Cass. Sez. I, 26.5.2025 n. 14016

Diritto commerciale – società di capitali – patti parasociali – opzioni – presenza – legittimità

In tema di patti parasociali, è valida la previsione all’interno di essi di opzioni put e call (le opzioni call e put sono contratti derivati che conferiscono all’acquirente il diritto, ma non l’obbligo, di acquistare (call) o vendere (put) un determinato asset a un prezzo prestabilito, chiamato prezzo strike, entro o alla data di scadenza – NDR) tra i soci stipulanti, identificandosi la causa concreta del negozio in una forma di garanzia per il socio finanziatore, come tale rientrante nell’autonomia contrattuale concessa ai soci e pertanto meritevole di tutela da parte dell’ordinamento.

Il contratto di leasing deve avere allegato il piano di ammortamento

Cass. Sez. III, 30.5.2025 n. 14575

Diritto bancario e dei mercati finanziari – contratti bancari – leasing – piano di ammortamento – necessità

È nulla per indeterminatezza, ex art. 1346 cc e art. 117 TUB, la clausola relativa agli interessi in un contratto di leasing quando manchi il piano di ammortamento e non siano indicati i criteri per la maturazione e l’esigibilità degli interessi, precludendo la conoscibilità ex ante del costo complessivo dell’operazione.

I costi dell’assicurazione vanno calcolati nel TAEG

Cass. Sez. I, 29.5.2025 n. 15114

Diritto bancario e dei mercati finanziari – contratti bancari – TAEG – polizza assicurativa – calcolo

Ai fini della determinazione del tasso usurario, occorre considerare l’incidenza di tutti i costi, nessuno escluso (ivi compresi quelli relativi all’assicurazione) collegati all’erogazione del credito (ad eccezione delle sole imposte e tasse già non incluse nel calcolo del TAEG) ed il TAEG è l’indice che esprime la detta incidenza.
• • • • •
I tuoi compiti:
1 - Riscrivi come elenco puntato il paragrafo del testo fornito che comincia con «È nulla per indeterminatezza», mantenendone i fatti principali.
2 - Traduci in inglese questa frase del testo fornito: «È nulla per indeterminatezza, ex art. 1346 cc e art. 117 TUB, la clausola relativa agli interessi in un contratto di leasing quando manchi il piano di ammortamento e non siano indicati i criteri per la maturazione e l'esigibilità degli interessi, precludendo la conoscibilità ex ante del costo complessivo dell'operazione».
3 - Riassumi il testo fornito in due frasi.
I dati che seguono hanno un'origine diversa da quella del testo fornito.

Dati forniti:
• • • • •
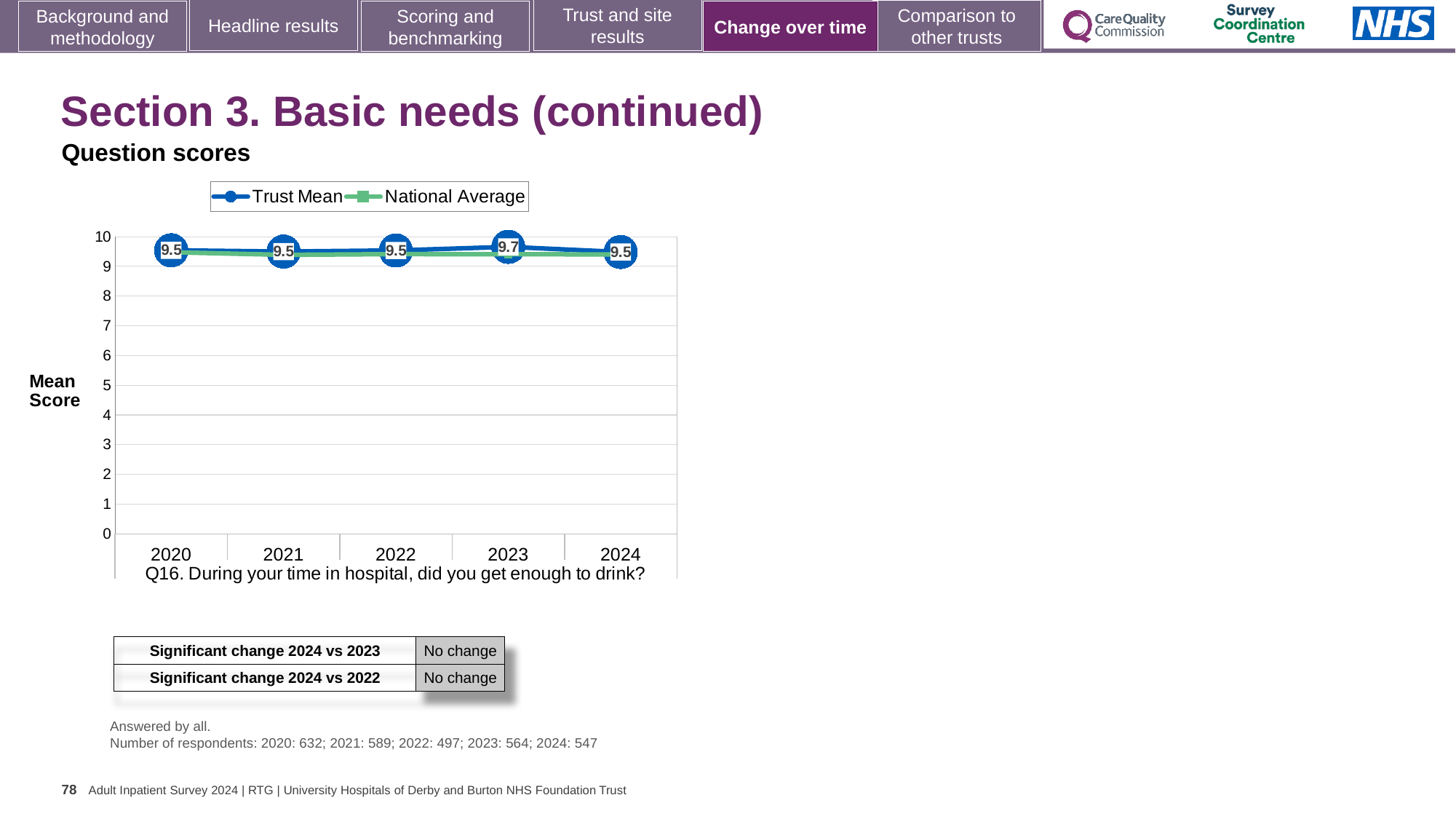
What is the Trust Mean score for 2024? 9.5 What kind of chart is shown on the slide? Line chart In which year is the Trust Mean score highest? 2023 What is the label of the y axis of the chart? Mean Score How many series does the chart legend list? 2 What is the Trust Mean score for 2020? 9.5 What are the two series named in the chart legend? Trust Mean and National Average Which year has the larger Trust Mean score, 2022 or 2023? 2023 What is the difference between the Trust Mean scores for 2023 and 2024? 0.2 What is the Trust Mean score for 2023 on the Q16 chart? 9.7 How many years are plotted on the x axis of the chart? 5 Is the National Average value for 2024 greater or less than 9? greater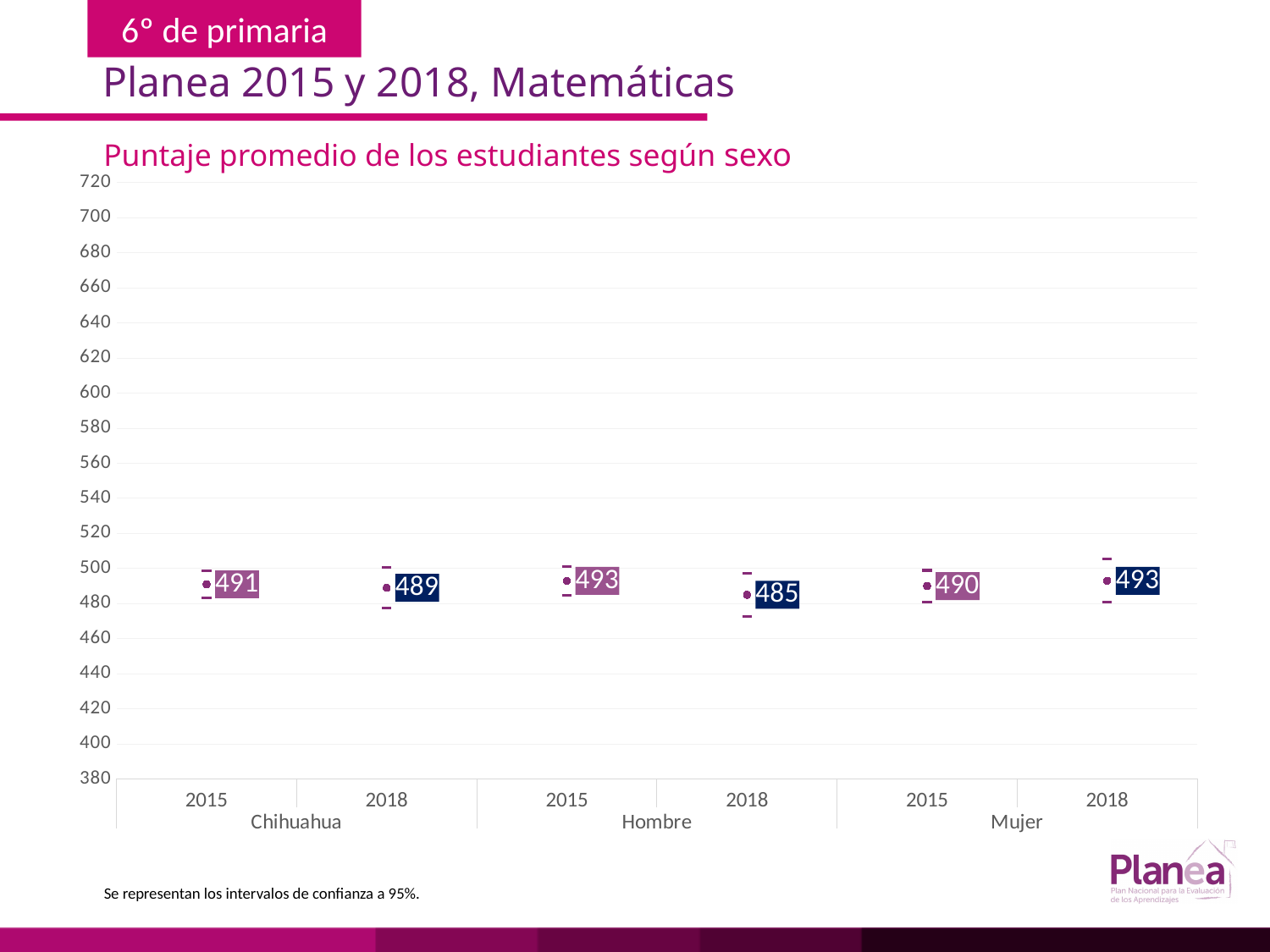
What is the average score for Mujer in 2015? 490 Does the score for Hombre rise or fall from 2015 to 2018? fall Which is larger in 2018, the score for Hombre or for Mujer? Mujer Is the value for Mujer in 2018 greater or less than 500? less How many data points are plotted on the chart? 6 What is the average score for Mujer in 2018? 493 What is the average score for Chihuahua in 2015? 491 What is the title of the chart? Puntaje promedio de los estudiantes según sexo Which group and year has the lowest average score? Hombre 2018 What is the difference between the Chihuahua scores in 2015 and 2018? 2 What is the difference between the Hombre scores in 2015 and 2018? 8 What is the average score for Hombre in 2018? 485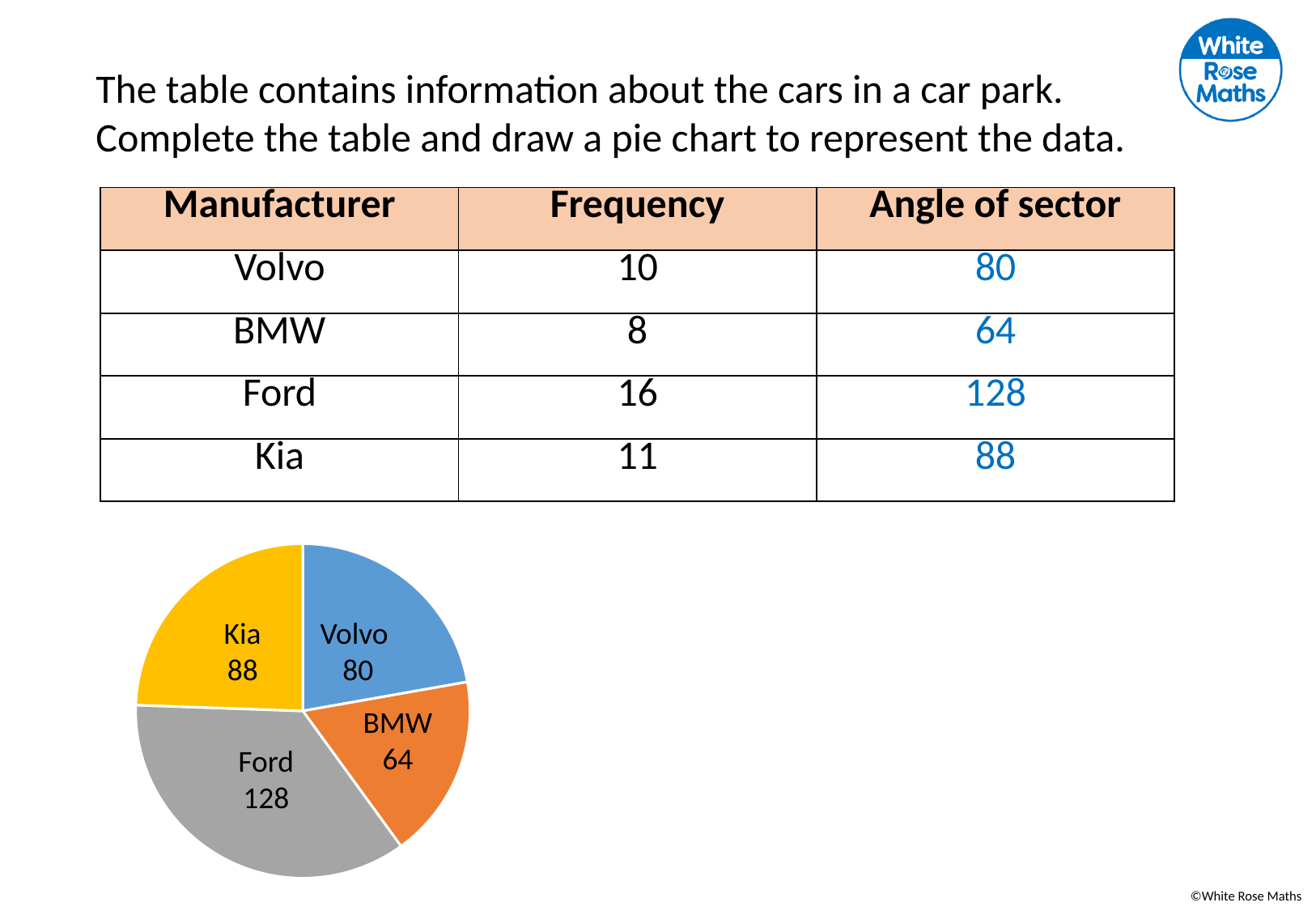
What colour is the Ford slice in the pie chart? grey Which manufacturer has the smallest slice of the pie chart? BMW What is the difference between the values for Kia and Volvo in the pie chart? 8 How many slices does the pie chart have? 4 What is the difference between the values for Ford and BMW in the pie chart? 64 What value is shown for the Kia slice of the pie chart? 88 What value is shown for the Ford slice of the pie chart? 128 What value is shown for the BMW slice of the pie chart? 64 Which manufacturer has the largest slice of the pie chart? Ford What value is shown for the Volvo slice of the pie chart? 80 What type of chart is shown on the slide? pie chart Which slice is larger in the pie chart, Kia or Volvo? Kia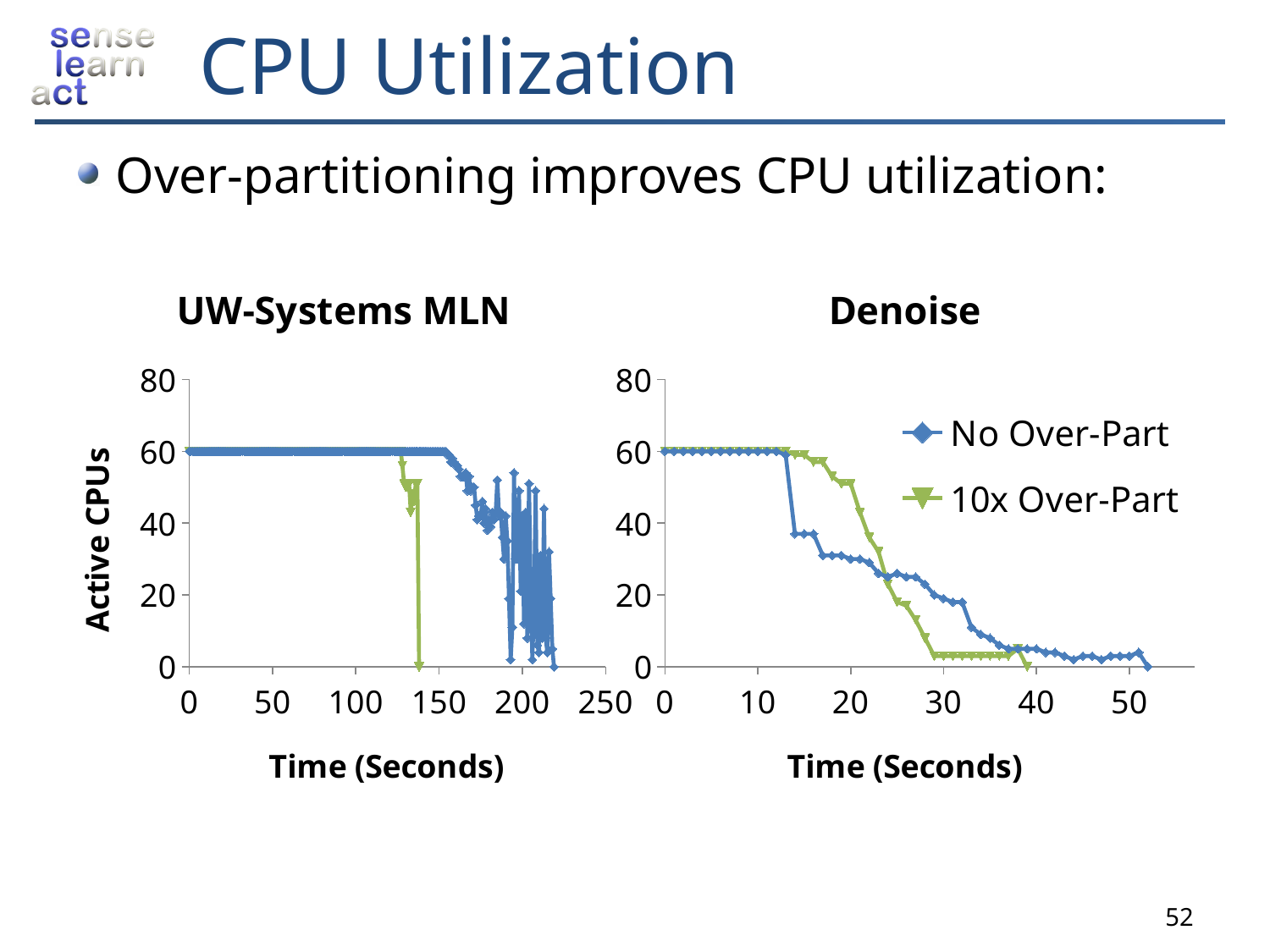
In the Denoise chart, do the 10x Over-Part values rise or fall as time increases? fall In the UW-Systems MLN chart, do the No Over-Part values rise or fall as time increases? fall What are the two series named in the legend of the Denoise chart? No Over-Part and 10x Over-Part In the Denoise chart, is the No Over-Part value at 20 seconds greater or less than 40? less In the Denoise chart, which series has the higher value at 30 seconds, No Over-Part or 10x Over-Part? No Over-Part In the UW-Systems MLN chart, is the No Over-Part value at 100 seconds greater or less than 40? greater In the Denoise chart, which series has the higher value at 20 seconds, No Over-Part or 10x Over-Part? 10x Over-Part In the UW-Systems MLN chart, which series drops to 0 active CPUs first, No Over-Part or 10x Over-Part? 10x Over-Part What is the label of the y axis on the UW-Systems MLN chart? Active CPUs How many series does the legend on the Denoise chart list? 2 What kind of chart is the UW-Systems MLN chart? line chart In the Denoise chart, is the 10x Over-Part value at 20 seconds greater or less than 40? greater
• • • • •
Ecco le soluzioni:
1 -
- La clausola sugli interessi in un contratto di leasing è nulla per indeterminatezza, ai sensi dell'art. 1346 cc e dell'art. 117 TUB.
- Ciò avviene quando manca il piano di ammortamento e non sono indicati i criteri per la maturazione e l'esigibilità degli interessi.
- In questi casi non è possibile conoscere in anticipo il costo complessivo dell'operazione.

2 - An interest clause in a leasing contract is void for indeterminacy under art. 1346 of the Civil Code and art. 117 of the TUB when the amortization schedule is missing and the criteria for the accrual and collectability of interest are not stated, since this prevents the total cost of the transaction from being known in advance.

3 - Il testo riporta tre massime della Cassazione del 2025, la prima delle quali stabilisce che nei patti parasociali sono valide le opzioni put e call tra i soci, perché costituiscono una forma di garanzia per il socio finanziatore. Le altre due stabiliscono che nel leasing è nulla la clausola sugli interessi se mancano il piano di ammortamento e i criteri di maturazione ed esigibilità degli interessi, e che per determinare il tasso usurario vanno considerati tutti i costi legati all'erogazione del credito, compresa l'assicurazione, eccetto le imposte e tasse già non incluse nel TAEG.